Copy the data from the line holding "Examining the photo, is" through the line holding "point (1187, 671) <", both included. Swap "camera" for "lens" and change nothing else.

________________________

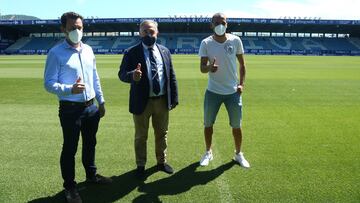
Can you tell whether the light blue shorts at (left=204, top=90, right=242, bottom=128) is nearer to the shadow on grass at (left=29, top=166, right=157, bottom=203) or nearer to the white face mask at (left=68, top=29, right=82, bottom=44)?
the shadow on grass at (left=29, top=166, right=157, bottom=203)

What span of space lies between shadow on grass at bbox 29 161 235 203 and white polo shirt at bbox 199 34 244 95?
119cm

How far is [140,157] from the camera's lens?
5293mm

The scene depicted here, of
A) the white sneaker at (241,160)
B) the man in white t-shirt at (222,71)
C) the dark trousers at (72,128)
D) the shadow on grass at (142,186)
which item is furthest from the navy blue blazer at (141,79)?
the white sneaker at (241,160)

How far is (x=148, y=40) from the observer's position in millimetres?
5004

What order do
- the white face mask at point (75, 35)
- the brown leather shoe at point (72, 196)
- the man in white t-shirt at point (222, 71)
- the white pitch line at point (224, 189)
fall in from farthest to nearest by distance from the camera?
the man in white t-shirt at point (222, 71) → the white pitch line at point (224, 189) → the brown leather shoe at point (72, 196) → the white face mask at point (75, 35)

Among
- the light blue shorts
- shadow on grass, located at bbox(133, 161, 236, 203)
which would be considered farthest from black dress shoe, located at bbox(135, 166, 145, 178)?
the light blue shorts

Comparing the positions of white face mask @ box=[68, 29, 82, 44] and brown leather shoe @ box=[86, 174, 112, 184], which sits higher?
white face mask @ box=[68, 29, 82, 44]

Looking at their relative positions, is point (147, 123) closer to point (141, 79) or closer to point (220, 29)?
point (141, 79)

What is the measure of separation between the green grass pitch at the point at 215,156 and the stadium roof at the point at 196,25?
176 ft

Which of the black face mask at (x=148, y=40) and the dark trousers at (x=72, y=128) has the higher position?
the black face mask at (x=148, y=40)

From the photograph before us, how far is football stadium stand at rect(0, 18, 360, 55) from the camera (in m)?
63.6

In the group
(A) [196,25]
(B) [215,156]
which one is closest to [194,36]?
(A) [196,25]

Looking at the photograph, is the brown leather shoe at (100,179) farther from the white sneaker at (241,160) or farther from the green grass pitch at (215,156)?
the white sneaker at (241,160)

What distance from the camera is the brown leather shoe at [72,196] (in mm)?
4367
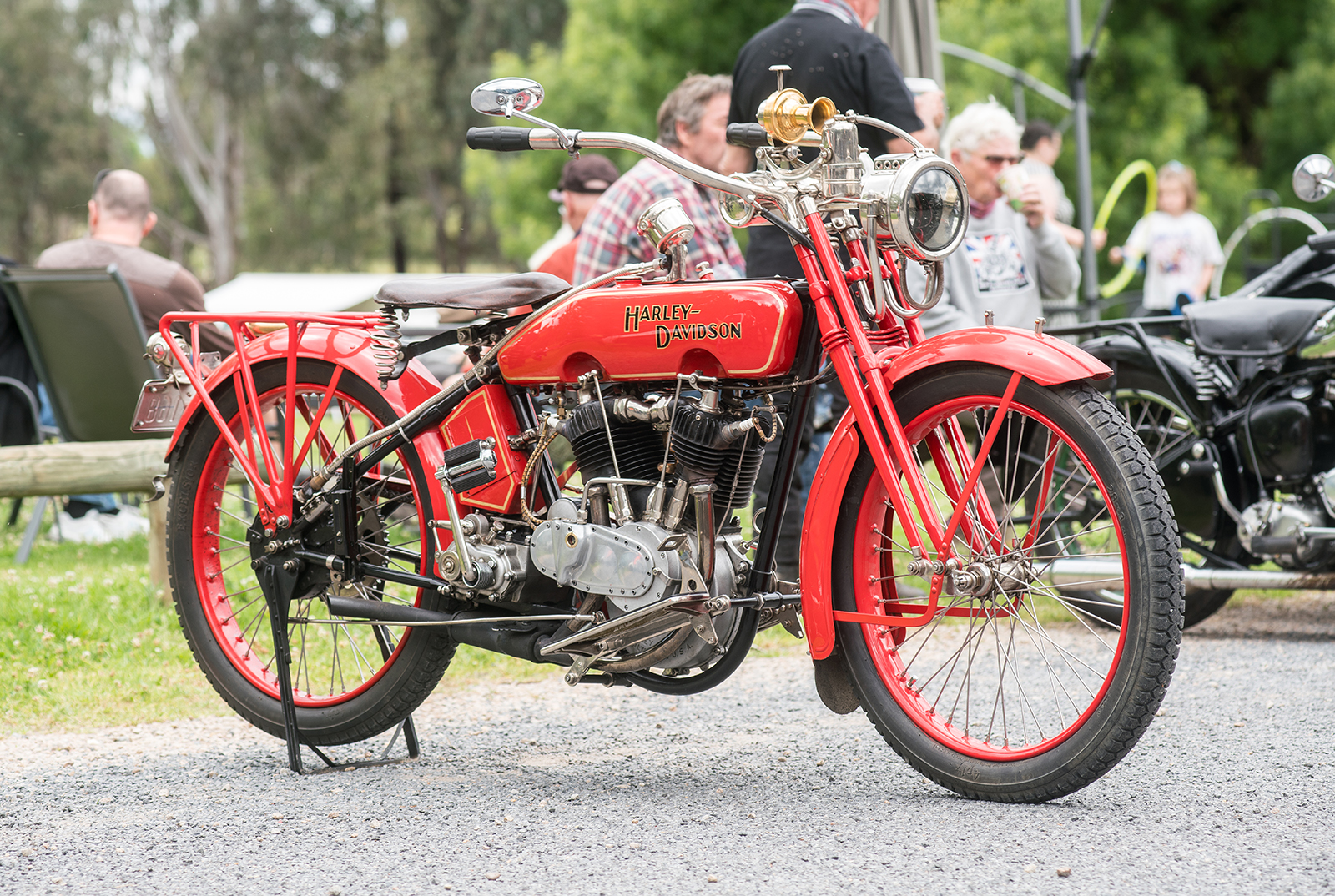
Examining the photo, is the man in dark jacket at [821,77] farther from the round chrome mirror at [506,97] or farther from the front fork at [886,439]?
the round chrome mirror at [506,97]

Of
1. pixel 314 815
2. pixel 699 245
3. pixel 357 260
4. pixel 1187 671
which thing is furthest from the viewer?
pixel 357 260

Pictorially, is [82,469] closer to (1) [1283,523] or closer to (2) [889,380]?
(2) [889,380]

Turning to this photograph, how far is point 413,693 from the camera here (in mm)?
3855

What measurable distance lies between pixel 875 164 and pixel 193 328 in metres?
1.97

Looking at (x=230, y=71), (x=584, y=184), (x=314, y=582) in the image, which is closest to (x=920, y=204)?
(x=314, y=582)

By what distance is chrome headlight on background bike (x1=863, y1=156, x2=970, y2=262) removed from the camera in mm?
3234

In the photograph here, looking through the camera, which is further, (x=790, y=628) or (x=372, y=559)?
(x=372, y=559)

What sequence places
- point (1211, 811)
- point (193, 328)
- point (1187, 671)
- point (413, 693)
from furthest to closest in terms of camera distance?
point (1187, 671) < point (193, 328) < point (413, 693) < point (1211, 811)

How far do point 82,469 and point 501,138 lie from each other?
3468mm

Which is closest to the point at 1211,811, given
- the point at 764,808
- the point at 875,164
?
the point at 764,808

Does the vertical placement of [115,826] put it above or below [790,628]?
below

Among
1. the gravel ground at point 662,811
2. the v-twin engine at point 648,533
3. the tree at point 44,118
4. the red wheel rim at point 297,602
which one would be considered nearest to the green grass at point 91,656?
the gravel ground at point 662,811

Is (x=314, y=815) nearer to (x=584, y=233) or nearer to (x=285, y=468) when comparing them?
(x=285, y=468)

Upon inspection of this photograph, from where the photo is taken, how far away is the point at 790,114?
11.0 feet
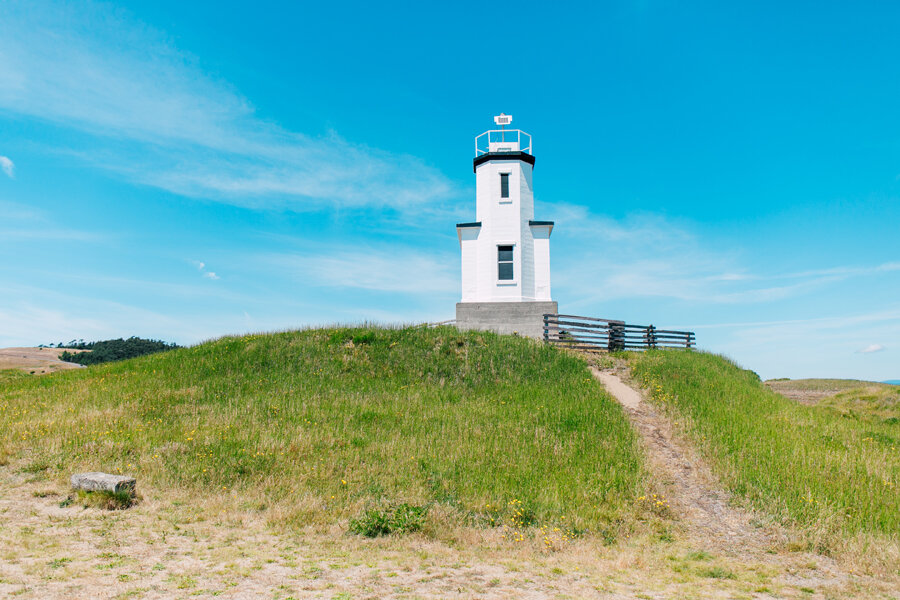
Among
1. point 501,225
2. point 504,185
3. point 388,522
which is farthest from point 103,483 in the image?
point 504,185

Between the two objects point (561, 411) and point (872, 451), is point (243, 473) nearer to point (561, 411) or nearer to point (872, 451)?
point (561, 411)

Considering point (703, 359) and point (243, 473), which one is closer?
point (243, 473)

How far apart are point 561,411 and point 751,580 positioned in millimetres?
8085

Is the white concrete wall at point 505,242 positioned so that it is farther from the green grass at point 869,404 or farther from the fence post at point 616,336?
the green grass at point 869,404

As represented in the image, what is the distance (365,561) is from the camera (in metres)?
6.90

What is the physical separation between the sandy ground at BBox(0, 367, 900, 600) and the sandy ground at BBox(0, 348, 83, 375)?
26695 mm

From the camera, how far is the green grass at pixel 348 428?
973 cm

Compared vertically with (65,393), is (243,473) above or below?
below

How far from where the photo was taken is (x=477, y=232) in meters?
28.0

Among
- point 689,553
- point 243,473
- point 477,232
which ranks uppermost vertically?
point 477,232

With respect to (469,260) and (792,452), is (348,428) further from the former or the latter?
(469,260)

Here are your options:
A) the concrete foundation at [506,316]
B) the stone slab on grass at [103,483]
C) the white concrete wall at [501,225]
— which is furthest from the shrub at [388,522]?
the white concrete wall at [501,225]

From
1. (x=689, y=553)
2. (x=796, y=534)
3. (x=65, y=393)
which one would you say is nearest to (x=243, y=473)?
(x=689, y=553)

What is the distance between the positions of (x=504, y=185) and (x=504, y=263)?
14.4 feet
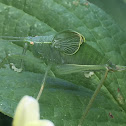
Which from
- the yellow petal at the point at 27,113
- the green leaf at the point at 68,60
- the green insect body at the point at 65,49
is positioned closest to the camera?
the yellow petal at the point at 27,113

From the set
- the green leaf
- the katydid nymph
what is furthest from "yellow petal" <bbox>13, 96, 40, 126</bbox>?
the katydid nymph

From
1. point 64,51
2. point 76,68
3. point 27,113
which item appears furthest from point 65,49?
point 27,113

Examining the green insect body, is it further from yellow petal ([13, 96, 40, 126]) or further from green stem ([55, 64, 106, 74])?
yellow petal ([13, 96, 40, 126])

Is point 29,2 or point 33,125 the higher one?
point 33,125

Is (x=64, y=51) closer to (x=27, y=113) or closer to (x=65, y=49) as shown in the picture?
(x=65, y=49)

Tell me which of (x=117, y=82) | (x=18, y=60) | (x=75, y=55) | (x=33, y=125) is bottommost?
(x=18, y=60)

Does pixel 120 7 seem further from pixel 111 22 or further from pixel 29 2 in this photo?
pixel 29 2

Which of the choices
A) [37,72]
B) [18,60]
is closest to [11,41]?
[18,60]

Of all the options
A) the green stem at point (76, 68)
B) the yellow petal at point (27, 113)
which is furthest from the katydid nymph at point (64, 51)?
the yellow petal at point (27, 113)

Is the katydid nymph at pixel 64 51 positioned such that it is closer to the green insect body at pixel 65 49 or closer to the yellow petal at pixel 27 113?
the green insect body at pixel 65 49
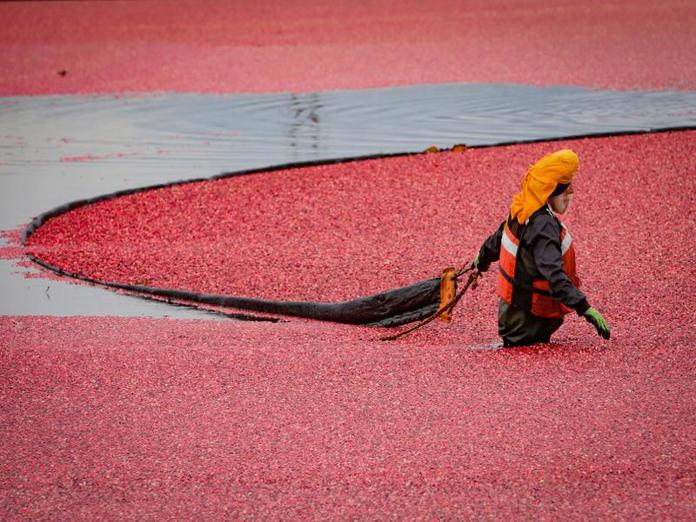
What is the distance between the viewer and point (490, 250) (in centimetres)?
615

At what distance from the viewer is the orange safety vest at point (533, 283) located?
19.0ft

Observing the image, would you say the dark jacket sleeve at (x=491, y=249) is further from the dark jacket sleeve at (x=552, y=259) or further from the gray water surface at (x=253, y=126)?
the gray water surface at (x=253, y=126)

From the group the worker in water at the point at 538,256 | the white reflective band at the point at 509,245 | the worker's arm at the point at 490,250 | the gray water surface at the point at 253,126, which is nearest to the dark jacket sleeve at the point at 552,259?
the worker in water at the point at 538,256

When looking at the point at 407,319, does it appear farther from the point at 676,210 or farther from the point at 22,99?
the point at 22,99

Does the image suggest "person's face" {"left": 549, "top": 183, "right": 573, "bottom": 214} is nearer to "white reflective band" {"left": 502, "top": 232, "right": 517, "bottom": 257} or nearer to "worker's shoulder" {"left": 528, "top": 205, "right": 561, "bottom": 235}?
"worker's shoulder" {"left": 528, "top": 205, "right": 561, "bottom": 235}

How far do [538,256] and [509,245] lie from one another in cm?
23

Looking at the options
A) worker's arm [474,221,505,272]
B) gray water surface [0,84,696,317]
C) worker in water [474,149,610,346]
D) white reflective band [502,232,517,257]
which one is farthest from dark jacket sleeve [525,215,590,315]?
gray water surface [0,84,696,317]

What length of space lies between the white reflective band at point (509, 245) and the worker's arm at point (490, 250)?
0.12 m

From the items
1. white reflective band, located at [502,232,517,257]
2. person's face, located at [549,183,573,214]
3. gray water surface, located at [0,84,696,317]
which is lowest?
white reflective band, located at [502,232,517,257]

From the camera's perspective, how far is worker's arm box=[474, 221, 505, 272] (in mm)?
6094

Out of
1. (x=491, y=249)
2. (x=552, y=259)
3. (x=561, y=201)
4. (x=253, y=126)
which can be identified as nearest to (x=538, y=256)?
(x=552, y=259)

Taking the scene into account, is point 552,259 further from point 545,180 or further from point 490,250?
point 490,250

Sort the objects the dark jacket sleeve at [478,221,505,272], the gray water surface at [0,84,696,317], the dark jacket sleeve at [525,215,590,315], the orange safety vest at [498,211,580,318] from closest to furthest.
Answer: the dark jacket sleeve at [525,215,590,315] → the orange safety vest at [498,211,580,318] → the dark jacket sleeve at [478,221,505,272] → the gray water surface at [0,84,696,317]

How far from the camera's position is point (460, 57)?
20.7m
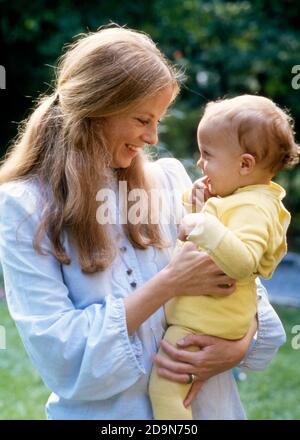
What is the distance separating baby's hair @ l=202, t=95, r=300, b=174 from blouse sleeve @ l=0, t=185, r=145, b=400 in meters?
0.60

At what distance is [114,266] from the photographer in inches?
93.0

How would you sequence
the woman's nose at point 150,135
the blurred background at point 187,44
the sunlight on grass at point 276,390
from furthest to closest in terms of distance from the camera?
the blurred background at point 187,44 → the sunlight on grass at point 276,390 → the woman's nose at point 150,135

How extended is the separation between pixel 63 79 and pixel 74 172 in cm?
31

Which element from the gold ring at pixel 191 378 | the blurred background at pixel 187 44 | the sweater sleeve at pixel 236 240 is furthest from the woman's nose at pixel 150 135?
the blurred background at pixel 187 44

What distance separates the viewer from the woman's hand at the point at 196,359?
2.27 meters

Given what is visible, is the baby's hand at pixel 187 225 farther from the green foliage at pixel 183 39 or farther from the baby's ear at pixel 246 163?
the green foliage at pixel 183 39

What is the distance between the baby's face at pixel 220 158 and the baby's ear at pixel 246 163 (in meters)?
0.01

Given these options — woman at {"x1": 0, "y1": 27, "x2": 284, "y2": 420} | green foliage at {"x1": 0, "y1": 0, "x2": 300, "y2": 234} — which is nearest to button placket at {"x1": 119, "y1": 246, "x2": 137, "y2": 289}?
woman at {"x1": 0, "y1": 27, "x2": 284, "y2": 420}

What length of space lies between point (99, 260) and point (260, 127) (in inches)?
23.7

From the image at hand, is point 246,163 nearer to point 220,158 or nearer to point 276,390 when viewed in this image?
point 220,158

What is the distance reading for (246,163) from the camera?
92.0 inches

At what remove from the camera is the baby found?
2244mm

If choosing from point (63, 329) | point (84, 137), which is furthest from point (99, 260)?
point (84, 137)
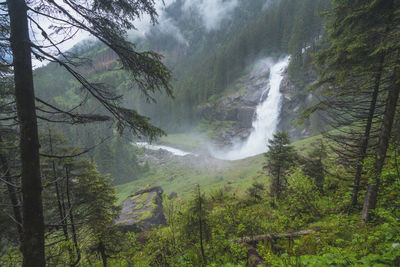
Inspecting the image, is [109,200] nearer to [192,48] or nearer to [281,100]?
[281,100]

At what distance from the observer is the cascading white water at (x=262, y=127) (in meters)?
40.8

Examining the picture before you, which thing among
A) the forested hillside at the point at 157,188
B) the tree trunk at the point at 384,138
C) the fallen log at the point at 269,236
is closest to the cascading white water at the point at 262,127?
the forested hillside at the point at 157,188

________________________

- **OUTPUT OF THE EXERCISE**:
Examining the photo, is the man in dark jacket at [821,77] farther from the round chrome mirror at [506,97] or farther from the front fork at [886,439]?
the round chrome mirror at [506,97]

Of
1. pixel 314 815
2. pixel 699 245
3. pixel 357 260
4. pixel 1187 671
which thing is furthest from the viewer?
pixel 357 260

Pictorially, is [82,469] closer to (1) [1283,523] or closer to (2) [889,380]?
(2) [889,380]

Turning to this photograph, how far is point 413,693 from the lens here (in mm)?
3855

What measurable distance lies between pixel 875 164 and pixel 193 328 in metres?
1.97

Looking at (x=230, y=71), (x=584, y=184), (x=314, y=582) in the image, which is closest to (x=920, y=204)?
(x=314, y=582)

By what distance is chrome headlight on background bike (x1=863, y1=156, x2=970, y2=262) removed from the lens in mm?
3234

In the photograph here, looking through the lens, which is further, (x=790, y=628) or (x=372, y=559)?
(x=372, y=559)

What sequence places
- point (1211, 811)
- point (193, 328)
- point (1187, 671)
- point (413, 693)
from furthest to closest in terms of lens distance?
point (1187, 671) < point (193, 328) < point (413, 693) < point (1211, 811)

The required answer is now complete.